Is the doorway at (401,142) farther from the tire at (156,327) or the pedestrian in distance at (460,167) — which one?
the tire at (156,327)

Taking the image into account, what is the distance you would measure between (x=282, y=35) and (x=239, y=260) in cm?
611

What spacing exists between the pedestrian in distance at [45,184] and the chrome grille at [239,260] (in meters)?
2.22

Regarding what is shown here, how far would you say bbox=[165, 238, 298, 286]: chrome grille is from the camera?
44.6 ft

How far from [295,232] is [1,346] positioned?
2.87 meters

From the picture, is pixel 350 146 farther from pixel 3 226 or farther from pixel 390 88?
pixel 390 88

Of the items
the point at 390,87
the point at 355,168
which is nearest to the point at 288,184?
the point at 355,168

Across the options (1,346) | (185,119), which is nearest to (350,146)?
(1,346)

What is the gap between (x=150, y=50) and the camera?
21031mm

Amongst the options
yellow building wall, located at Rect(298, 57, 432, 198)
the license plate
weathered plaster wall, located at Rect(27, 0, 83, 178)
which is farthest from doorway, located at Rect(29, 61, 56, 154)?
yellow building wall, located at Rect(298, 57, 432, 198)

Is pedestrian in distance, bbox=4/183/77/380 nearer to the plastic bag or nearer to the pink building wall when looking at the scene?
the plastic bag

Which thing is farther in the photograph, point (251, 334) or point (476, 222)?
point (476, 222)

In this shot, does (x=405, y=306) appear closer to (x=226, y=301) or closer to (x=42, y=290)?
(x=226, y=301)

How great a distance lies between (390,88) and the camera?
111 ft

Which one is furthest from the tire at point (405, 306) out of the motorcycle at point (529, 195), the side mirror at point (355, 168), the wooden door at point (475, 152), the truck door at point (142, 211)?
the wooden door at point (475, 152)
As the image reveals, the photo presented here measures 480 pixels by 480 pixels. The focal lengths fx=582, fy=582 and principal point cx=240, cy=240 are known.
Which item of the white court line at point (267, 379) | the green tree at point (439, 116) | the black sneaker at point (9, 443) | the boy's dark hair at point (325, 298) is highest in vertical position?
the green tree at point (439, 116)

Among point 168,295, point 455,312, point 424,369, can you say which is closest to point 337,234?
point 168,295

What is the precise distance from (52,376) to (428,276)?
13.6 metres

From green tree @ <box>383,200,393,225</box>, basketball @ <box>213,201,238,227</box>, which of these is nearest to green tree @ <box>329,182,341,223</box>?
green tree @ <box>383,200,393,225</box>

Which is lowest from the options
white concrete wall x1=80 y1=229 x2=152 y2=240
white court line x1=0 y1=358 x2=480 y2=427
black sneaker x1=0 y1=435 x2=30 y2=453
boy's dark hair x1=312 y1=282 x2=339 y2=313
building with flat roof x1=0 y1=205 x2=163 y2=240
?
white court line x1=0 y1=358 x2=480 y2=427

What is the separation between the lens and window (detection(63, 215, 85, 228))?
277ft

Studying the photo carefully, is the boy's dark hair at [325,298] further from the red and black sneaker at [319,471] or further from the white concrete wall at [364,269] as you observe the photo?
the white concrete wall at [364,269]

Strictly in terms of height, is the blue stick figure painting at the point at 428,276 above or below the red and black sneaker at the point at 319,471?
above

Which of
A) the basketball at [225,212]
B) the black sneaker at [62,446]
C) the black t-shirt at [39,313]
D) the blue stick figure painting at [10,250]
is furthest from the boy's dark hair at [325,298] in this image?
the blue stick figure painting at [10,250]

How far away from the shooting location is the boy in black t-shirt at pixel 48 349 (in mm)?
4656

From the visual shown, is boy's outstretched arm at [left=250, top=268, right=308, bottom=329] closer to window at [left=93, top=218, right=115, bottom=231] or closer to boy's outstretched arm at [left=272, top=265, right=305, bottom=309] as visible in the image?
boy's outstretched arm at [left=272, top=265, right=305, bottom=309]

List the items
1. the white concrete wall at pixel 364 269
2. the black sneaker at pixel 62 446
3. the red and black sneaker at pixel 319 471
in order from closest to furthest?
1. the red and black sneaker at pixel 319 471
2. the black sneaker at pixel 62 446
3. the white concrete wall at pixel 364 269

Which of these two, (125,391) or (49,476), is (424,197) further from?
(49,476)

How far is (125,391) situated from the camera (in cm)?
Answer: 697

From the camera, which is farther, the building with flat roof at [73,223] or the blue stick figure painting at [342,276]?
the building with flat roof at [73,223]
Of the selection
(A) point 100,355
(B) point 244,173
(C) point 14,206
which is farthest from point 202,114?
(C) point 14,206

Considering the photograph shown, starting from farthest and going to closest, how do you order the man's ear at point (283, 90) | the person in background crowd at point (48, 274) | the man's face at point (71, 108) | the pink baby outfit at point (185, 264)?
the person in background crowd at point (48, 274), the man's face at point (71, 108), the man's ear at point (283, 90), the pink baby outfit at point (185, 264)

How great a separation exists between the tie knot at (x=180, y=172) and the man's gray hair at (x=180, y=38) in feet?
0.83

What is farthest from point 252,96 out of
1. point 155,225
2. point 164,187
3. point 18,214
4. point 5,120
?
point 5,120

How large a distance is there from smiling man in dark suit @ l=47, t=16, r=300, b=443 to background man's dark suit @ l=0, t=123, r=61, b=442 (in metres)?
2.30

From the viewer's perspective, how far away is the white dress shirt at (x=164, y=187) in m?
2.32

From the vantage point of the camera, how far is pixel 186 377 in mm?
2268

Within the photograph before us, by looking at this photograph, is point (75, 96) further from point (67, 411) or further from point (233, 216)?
==========
SHORT EXERCISE: Above are the records; retype every one exactly.

WRITTEN REPLY:
Is the doorway at (401,142) farther from the tire at (156,327) or the pedestrian in distance at (460,167) — which one?
the tire at (156,327)

Taking the image into account, what is the distance you would measure between (x=282, y=35) and (x=239, y=260) in cm?
611

What spacing exists between the pedestrian in distance at [45,184] and the chrome grille at [239,260] (in meters)?
2.22

Regarding what is shown here, how far would you say bbox=[165, 238, 298, 286]: chrome grille is from the camera?
44.6 ft

How far from [295,232] is [1,346] positioned?
2.87 meters

From the picture, is pixel 350 146 farther from pixel 3 226 or farther from pixel 390 88?
pixel 390 88

Of the items
the point at 390,87
the point at 355,168
which is nearest to the point at 288,184?
the point at 355,168

Across the options (1,346) | (185,119), which is nearest to (350,146)?
(1,346)

What is the gap between (x=150, y=50) and the camera?
21031mm

Amongst the options
yellow building wall, located at Rect(298, 57, 432, 198)
the license plate
weathered plaster wall, located at Rect(27, 0, 83, 178)
which is farthest from doorway, located at Rect(29, 61, 56, 154)?
yellow building wall, located at Rect(298, 57, 432, 198)

Is pedestrian in distance, bbox=4/183/77/380 nearer to the plastic bag or nearer to the pink building wall when looking at the scene?
the plastic bag

Which thing is farther in the photograph, point (251, 334) or point (476, 222)?
point (476, 222)

In this shot, does (x=405, y=306) appear closer to (x=226, y=301) or closer to (x=42, y=290)?
(x=226, y=301)

How great a distance lies between (390,88) and the camera?
111 ft

Which one is furthest from the tire at point (405, 306) out of the motorcycle at point (529, 195), the side mirror at point (355, 168), the wooden door at point (475, 152), the truck door at point (142, 211)?
the wooden door at point (475, 152)
As the image reveals, the photo presented here measures 480 pixels by 480 pixels. The focal lengths fx=582, fy=582 and principal point cx=240, cy=240 are known.
Which item of the white court line at point (267, 379) | the green tree at point (439, 116) | the black sneaker at point (9, 443) | the boy's dark hair at point (325, 298) is highest in vertical position?
the green tree at point (439, 116)

Among point 168,295, point 455,312, point 424,369, can you say which is closest to point 337,234?
point 168,295

What is the precise distance from (52,376) to (428,276)?
13.6 metres

From green tree @ <box>383,200,393,225</box>, basketball @ <box>213,201,238,227</box>, which of these is nearest to green tree @ <box>329,182,341,223</box>?
green tree @ <box>383,200,393,225</box>

Which is lowest from the options
white concrete wall x1=80 y1=229 x2=152 y2=240
white court line x1=0 y1=358 x2=480 y2=427
black sneaker x1=0 y1=435 x2=30 y2=453
boy's dark hair x1=312 y1=282 x2=339 y2=313
building with flat roof x1=0 y1=205 x2=163 y2=240
?
white court line x1=0 y1=358 x2=480 y2=427

What is the separation between the lens and window (detection(63, 215, 85, 228))?
277ft

Studying the photo carefully, is the boy's dark hair at [325,298] further from the red and black sneaker at [319,471] or further from the white concrete wall at [364,269] as you observe the photo?
the white concrete wall at [364,269]

Strictly in terms of height, is the blue stick figure painting at the point at 428,276 above or below the red and black sneaker at the point at 319,471?
above

Which of
A) the basketball at [225,212]
B) the black sneaker at [62,446]
C) the black t-shirt at [39,313]
D) the blue stick figure painting at [10,250]
is furthest from the boy's dark hair at [325,298] in this image?
the blue stick figure painting at [10,250]

How far away from the shooting location is the boy in black t-shirt at pixel 48 349 (in mm)?
4656

From the visual shown, is boy's outstretched arm at [left=250, top=268, right=308, bottom=329] closer to window at [left=93, top=218, right=115, bottom=231] or closer to boy's outstretched arm at [left=272, top=265, right=305, bottom=309] as visible in the image?
boy's outstretched arm at [left=272, top=265, right=305, bottom=309]

List the items
1. the white concrete wall at pixel 364 269
2. the black sneaker at pixel 62 446
3. the red and black sneaker at pixel 319 471
in order from closest to furthest?
1. the red and black sneaker at pixel 319 471
2. the black sneaker at pixel 62 446
3. the white concrete wall at pixel 364 269

Which of these two, (125,391) or (49,476), is (424,197) further from?
(49,476)

How far is (125,391) situated from the camera (in cm)?
Answer: 697

From the camera, which is farther, the building with flat roof at [73,223] or the blue stick figure painting at [342,276]?
the building with flat roof at [73,223]
Of the selection
(A) point 100,355
(B) point 244,173
(C) point 14,206
which is farthest from point 202,114?
(C) point 14,206

Considering the photograph shown, starting from farthest and going to closest, how do you order the man's ear at point (283, 90) | the person in background crowd at point (48, 274) | the man's face at point (71, 108) | the pink baby outfit at point (185, 264)?
the person in background crowd at point (48, 274), the man's face at point (71, 108), the man's ear at point (283, 90), the pink baby outfit at point (185, 264)

How great a separation exists between the tie knot at (x=180, y=172) and the man's gray hair at (x=180, y=38) in feet?
0.83

What is farthest from point 252,96 out of
1. point 155,225
2. point 164,187
3. point 18,214
4. point 5,120
?
point 5,120

How large a distance is there from smiling man in dark suit @ l=47, t=16, r=300, b=443 to background man's dark suit @ l=0, t=123, r=61, b=442 (in metres)?
2.30

From the viewer's perspective, how far away is the white dress shirt at (x=164, y=187) in m?
2.32

From the vantage point of the camera, how far is pixel 186 377 in mm?
2268

Within the photograph before us, by looking at this photograph, is point (75, 96) further from point (67, 411) or further from point (233, 216)?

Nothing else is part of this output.